▶ Requirement
Copy out verbatim the lines of the listing below, from the line containing "How far in distance" through the final line of the listing, including both ends.
-- Records for the task start --
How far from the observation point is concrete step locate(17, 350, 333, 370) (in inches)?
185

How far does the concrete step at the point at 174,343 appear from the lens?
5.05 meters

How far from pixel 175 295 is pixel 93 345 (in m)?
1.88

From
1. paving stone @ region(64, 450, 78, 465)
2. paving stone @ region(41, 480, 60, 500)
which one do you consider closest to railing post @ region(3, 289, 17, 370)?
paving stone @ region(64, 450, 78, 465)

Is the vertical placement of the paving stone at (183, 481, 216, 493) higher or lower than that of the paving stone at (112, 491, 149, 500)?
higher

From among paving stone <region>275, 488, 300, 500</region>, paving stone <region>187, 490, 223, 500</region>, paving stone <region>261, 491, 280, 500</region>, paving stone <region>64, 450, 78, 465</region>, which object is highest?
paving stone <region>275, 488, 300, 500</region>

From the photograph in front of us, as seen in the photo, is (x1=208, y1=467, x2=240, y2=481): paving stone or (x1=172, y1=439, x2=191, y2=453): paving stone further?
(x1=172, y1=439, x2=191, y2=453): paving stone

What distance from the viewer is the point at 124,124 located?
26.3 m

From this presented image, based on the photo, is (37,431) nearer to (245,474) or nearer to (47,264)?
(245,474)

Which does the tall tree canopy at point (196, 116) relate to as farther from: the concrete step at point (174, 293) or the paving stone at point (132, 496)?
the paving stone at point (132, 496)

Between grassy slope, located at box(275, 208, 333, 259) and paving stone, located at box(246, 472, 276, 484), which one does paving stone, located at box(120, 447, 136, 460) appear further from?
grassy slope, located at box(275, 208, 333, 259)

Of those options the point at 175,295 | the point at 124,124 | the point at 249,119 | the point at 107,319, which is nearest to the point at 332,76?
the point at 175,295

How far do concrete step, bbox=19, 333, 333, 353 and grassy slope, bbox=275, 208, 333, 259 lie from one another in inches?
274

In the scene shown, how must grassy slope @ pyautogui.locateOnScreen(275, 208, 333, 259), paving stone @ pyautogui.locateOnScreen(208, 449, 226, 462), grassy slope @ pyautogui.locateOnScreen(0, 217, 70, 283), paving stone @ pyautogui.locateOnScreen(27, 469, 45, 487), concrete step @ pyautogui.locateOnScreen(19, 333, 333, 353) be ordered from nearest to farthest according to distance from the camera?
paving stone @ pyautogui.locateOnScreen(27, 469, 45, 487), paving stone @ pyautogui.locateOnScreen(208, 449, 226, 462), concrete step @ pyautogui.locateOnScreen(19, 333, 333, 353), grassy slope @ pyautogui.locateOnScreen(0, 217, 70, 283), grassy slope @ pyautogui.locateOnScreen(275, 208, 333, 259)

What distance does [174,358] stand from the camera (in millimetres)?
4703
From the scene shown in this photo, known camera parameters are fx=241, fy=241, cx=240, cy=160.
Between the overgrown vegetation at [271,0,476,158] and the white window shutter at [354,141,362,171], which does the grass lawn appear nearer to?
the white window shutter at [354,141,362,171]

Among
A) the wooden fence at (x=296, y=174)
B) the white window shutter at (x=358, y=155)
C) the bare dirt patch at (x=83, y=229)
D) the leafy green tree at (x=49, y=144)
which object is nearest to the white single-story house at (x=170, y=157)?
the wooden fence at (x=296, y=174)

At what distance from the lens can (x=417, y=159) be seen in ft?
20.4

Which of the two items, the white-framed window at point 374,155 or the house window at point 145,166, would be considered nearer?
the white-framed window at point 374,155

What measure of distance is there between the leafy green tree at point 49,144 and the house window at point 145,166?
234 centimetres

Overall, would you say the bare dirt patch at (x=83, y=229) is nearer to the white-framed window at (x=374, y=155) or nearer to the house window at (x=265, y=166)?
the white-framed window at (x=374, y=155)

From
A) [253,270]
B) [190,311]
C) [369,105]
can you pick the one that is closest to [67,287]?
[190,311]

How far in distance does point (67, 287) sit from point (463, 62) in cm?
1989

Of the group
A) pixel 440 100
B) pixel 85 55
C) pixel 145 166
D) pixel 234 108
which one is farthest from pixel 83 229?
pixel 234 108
-- Records for the task end --
▶ Problem solution
How far in distance does point (67, 287) sit from point (463, 62) in cm?
1989

Of the group
A) pixel 440 100
B) pixel 85 55
C) pixel 145 166
D) pixel 234 108
which one is farthest from pixel 83 229?
pixel 234 108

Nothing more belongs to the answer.